Problemas que complican el esfuerzo de restauración global

Los autores del artículo de Nature destacan los siguientes problemas:

Aumentar drásticamente el área de plantaciones socavaría su rentabilidad, motivo por el cual los países les dan prioridad. Si se realizan los actuales planes, los sitios plantados globales crecerían de 157 Mha a 237 Mha. Esto implicaría un cambio importante del uso global del suelo. Los precios de productos de astillas y papel eventualmente caerían. Pero no se ha investigado los efectos económicos potenciales de este importante cambio en la política forestal.

También destacan que, a menudo las autoridades malinterpretan el término ‘restauración de bosques’, incluyendo como tal, por ejemplo, un monocultivo de eucalipto o pino de cosecha comercial. Los políticos y sus asesores inducen a error al público al abusar de definiciones amplias y terminología confusa. Sectores privados promueven la agenda de plantaciones por motivos comerciales y no de restauración de bosques que permitiría un mayor almacenaje de CO2.

Además señalan que las plantaciones no deben ser clasificadas como restauración de bosques al no cumplir con las definiciones de RPF. Y agregan: aunque muchas plantaciones cumplan la definición de FAO de lo que es un bosque (mayor a 0,5 hectáreas, con árboles de por lo menos 5 metros de altura y más de 10% de cobertura de copas), les faltan los componentes clave de protección de biodiversidad y mitigación de cambio climático. La interpretación informada o eficiente de la definición requiere urgentemente de una reforma para excluir las plantaciones de monocultivos.

Por último, indican que los informes a menudo confunden el proceso de regeneración natural del bosque con el tipo de cubierta terrestre resultante. Se puede clasificar el terreno como bosque natural aunque esté lejos de ser maduro. Por otra parte, los cálculos para beneficio del clima generalmente asumen que el terreno se convierte en bosque y permanece así para siempre. Pero, qué garantía hay de que estos bosques sean protegidos 50 o 100 años, en especial si está aumentando la demanda por tierra.
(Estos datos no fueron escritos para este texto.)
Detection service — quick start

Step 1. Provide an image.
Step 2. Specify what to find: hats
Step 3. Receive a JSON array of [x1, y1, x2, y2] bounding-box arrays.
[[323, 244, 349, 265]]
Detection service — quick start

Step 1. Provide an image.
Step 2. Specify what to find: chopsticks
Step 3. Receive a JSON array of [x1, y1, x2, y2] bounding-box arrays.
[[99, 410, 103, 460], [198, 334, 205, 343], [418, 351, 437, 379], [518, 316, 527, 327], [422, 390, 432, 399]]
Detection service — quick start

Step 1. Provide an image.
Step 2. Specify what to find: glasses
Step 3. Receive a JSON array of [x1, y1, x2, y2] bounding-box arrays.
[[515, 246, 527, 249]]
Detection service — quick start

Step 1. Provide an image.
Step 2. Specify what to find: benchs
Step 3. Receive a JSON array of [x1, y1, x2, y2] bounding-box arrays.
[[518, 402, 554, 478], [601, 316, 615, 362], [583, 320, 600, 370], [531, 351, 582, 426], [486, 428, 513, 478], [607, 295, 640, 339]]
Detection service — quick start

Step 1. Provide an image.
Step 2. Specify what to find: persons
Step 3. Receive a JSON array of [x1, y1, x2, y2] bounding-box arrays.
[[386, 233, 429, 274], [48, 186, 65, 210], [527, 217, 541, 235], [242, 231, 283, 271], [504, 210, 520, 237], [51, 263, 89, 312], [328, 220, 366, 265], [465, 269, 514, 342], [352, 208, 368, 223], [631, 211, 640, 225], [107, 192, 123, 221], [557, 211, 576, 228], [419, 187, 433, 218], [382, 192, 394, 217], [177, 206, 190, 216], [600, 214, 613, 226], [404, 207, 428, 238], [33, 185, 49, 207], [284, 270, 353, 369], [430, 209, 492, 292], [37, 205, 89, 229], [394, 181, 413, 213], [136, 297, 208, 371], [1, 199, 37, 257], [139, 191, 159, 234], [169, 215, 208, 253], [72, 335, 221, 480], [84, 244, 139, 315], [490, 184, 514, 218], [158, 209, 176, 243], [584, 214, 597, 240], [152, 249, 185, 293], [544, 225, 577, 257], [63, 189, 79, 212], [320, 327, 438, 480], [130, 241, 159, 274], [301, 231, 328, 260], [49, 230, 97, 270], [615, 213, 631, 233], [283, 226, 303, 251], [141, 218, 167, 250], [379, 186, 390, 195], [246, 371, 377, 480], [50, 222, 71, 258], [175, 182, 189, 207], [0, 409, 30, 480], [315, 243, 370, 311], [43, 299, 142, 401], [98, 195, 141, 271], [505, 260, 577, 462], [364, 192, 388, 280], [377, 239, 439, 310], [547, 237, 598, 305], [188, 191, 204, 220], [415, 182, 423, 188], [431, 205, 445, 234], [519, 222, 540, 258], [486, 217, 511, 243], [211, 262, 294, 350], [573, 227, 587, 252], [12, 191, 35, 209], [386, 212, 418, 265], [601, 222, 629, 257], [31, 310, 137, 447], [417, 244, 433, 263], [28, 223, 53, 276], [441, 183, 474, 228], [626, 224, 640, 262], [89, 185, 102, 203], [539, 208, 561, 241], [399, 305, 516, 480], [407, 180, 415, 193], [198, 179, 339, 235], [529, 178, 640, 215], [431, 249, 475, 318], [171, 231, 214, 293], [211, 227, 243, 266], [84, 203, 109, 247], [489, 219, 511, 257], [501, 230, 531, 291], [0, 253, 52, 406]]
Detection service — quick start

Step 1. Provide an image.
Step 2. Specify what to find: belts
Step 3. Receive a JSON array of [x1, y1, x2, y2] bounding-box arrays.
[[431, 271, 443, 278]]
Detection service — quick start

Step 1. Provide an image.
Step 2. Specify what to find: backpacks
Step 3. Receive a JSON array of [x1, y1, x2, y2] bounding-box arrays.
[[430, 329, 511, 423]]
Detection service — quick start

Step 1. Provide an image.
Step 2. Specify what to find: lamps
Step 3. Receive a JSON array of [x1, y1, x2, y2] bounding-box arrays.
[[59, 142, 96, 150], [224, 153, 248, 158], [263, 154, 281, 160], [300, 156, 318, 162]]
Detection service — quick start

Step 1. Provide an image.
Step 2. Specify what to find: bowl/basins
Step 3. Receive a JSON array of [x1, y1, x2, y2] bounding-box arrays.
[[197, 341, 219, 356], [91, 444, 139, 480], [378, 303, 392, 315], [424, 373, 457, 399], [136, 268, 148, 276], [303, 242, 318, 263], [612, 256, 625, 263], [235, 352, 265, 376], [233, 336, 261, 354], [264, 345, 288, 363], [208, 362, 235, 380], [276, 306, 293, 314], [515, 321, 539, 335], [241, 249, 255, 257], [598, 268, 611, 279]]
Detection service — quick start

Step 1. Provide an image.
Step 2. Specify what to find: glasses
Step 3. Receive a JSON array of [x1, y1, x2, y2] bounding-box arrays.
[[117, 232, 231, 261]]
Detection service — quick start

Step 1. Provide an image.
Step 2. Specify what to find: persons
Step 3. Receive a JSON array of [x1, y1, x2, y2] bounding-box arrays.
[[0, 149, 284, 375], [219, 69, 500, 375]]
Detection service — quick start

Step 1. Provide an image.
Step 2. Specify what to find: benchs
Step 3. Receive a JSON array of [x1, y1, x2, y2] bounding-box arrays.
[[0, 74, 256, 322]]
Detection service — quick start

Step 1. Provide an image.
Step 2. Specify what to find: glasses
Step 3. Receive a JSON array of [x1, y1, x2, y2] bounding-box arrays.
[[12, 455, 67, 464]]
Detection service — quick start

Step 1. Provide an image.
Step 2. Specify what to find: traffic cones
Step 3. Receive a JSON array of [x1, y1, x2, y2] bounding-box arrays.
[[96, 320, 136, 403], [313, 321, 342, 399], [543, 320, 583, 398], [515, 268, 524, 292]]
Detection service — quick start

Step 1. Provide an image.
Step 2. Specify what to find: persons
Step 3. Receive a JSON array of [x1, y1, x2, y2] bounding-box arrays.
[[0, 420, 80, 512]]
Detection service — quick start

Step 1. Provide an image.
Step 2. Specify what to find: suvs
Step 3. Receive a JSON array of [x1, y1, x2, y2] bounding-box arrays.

2021 a 2030 década para la Restauración de Ecosistemas

En marzo, la Asamblea General de las Naciones Unidas declaró 2021-2030 la década de las Naciones Unidas para la Restauración de los Ecosistemas. La restauración podría eliminar hasta 26 giga toneladas de GEI de la atmósfera. La restauración de 350 millones de hectáreas de tierras degradadas de aquí a 2030 podría generar US$ 9 billones en servicios ecosistémicos y eliminar de la atmósfera entre 13 y 26 giga toneladas adicionales de GEI.

En el caso de Chile, de acuerdo con los objetivos RPF, dada la mayor superficie de bosques y ecosistemas naturales, y la mayor capacidad de almacenaje de CO2 de los bosques naturales, es conveniente que tanto el Estado como los privados den prioridad a su recuperación mediante varias formas de restauración de grandes áreas (evitando la presencia de animales y personas) para recuperar la dinámica de sus ecosistemas y con ello, la entrega de sus servicios ambientales (como almacenar CO2). Las actividades de plantación, inter-plantado y enriquecimiento pueden jugar un rol complementario importante.


Alfredo Unda es Ingeniero forestal de la Universidad de Chile y Master en Estudios Ambientales, de la York University Canadá.